La résistance néo-zélandaise face à Jofra Archer

Malgré une entame de deuxième manche tonitruante de Jofra Archer, qui a rapidement renvoyé Tom Latham et Devon Conway aux vestiaires, réduisant les visiteurs à 12-2, la Nouvelle-Zélande a su faire preuve de résilience. Rachin Ravindra, avec ses 60 points non retirés, et Daryl Mitchell, avec 26 points, ont su calmer le jeu et construire une avance confortable. Pour Ravindra, cette performance confirme son statut de pilier de l’équipe, indispensable pour stabiliser le milieu de l’ordre de frappe face à une attaque anglaise cherchant désespérément à exploiter la moindre faille.
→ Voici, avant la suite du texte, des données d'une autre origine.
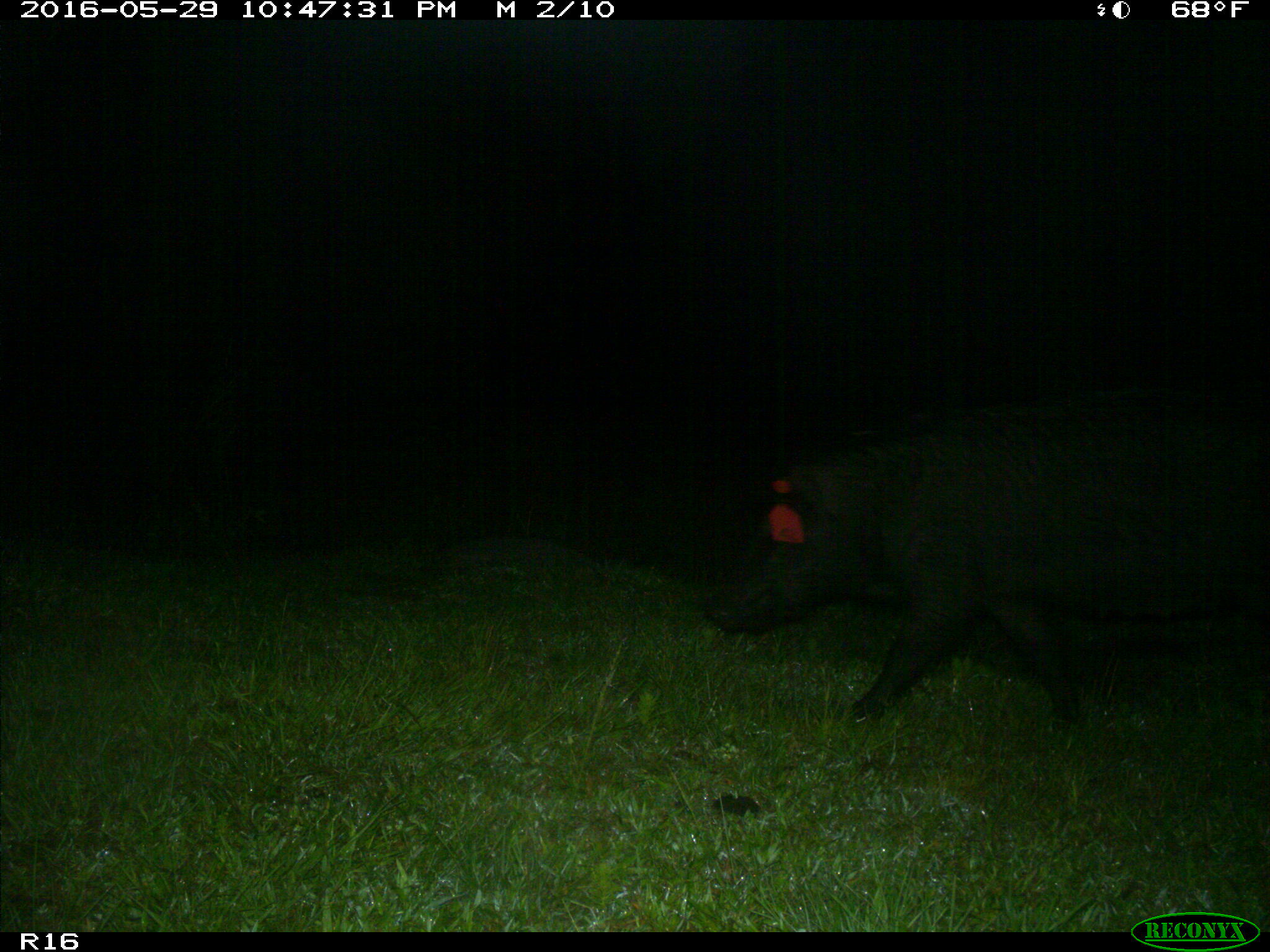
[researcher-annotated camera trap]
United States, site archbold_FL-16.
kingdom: Animalia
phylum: Chordata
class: Mammalia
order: Artiodactyla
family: Suidae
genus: Sus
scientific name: Sus scrofa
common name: wild boar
Sus scrofa (wild boar).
Le contraste entre les deux équipes est saisissant :

La résistance néo-zélandaise face à Jofra Archer
Photo: BBC
  • Nouvelle-Zélande : Une gestion disciplinée malgré l’absence de joueurs clés (Matt Henry et Kyle Jamieson) et la perte sur blessure de Blair Tickner. La profondeur de leur banc, illustrée par l’impact immédiat de Foulkes, souligne une préparation tactique rigoureuse pour cette tournée.
  • Angleterre : Une incapacité manifeste à maintenir la pression après des débuts prometteurs, marquée par des erreurs de concentration et une gestion tactique remise en question par les résultats de la journée.

La performance de l’Angleterre lors de la première manche, où le taux de score avait dépassé six points par over grâce à l’agressivité de Ben Duckett et Jacob Bethell, semble désormais bien loin, selon les observations de Cricbuzz. Cette approche ultra-agressive, caractéristique du style actuel de l’Angleterre, a montré ses limites face à une équipe néo-zélandaise capable d’adapter son plan de jeu à l’évolution de la surface.
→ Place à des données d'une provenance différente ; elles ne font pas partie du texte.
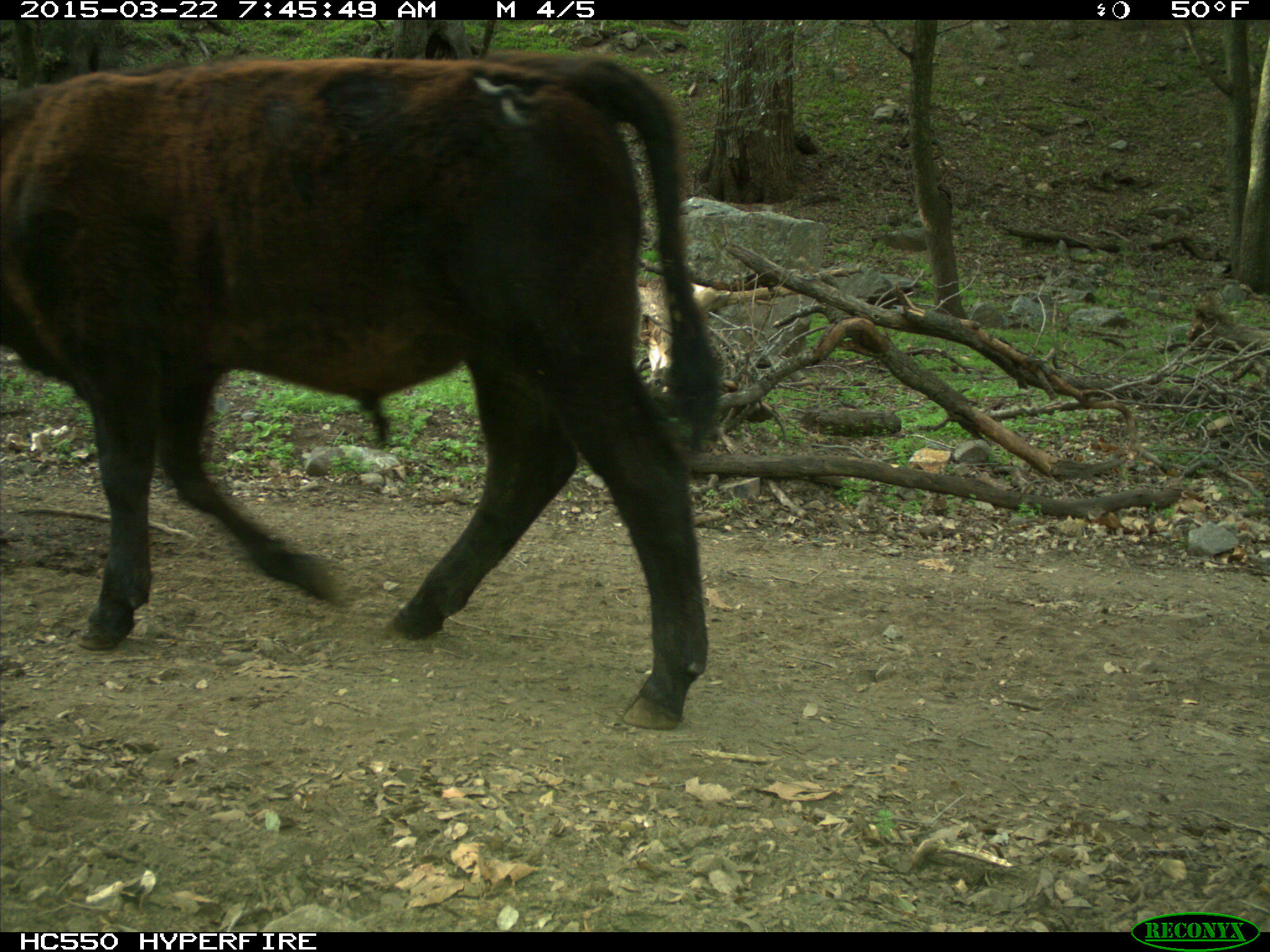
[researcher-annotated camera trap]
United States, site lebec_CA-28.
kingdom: Animalia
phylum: Chordata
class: Mammalia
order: Artiodactyla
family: Bovidae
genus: Bos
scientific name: Bos taurus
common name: domestic cow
Bos taurus (domestic cow).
Enjeux pour la quatrième journée

À l’aube de la quatrième journée, la pression est immense sur le camp anglais. Avec un retard de 204 points, les hommes de Ben Stokes doivent impérativement trouver une solution pour freiner Ravindra et Mitchell s’ils veulent espérer renverser la vapeur. La fragilité croissante du terrain, combinée à la confiance affichée par les Néo-Zélandais, laisse présager une fin de test-match sous haute tension.
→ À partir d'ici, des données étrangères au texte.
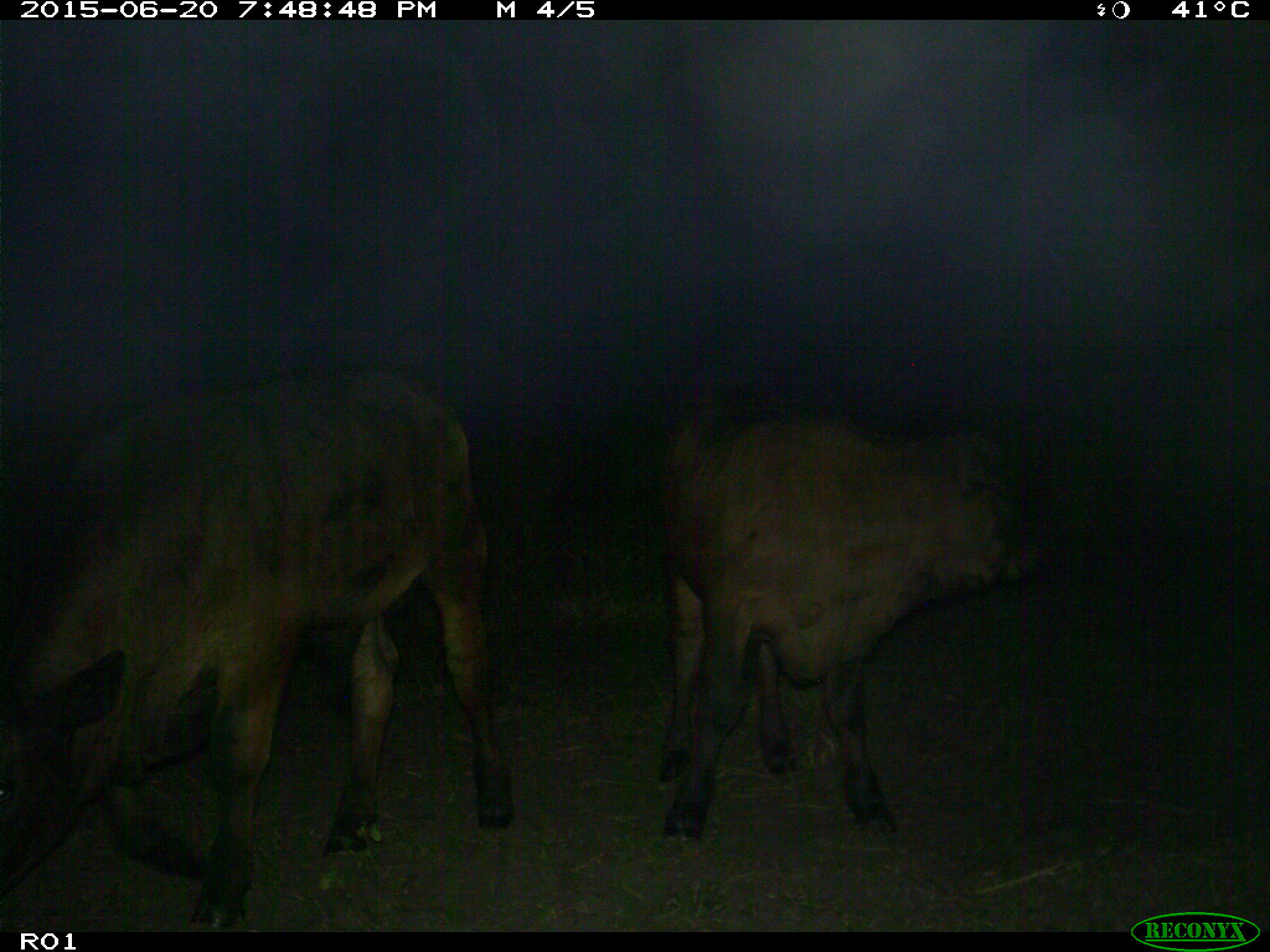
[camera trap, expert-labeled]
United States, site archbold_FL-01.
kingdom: Animalia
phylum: Chordata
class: Mammalia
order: Artiodactyla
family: Bovidae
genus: Bos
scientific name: Bos taurus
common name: domestic cow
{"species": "Bos taurus (domestic cow)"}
Au-delà de ce match, les enjeux sont cruciaux pour le classement du Championnat du monde de test-match (WTC). Chaque point compte dans la course à la finale, et une défaite à domicile pour l’Angleterre compliquerait sérieusement leurs perspectives de qualification. La capacité de l’Angleterre à réagir après cet effondrement déterminera probablement non seulement l’issue de ce test-match, mais aussi l’avenir immédiat de son encadrement technique, sous le feu des critiques après une série de choix tactiques contestés sur ce terrain de Nottingham.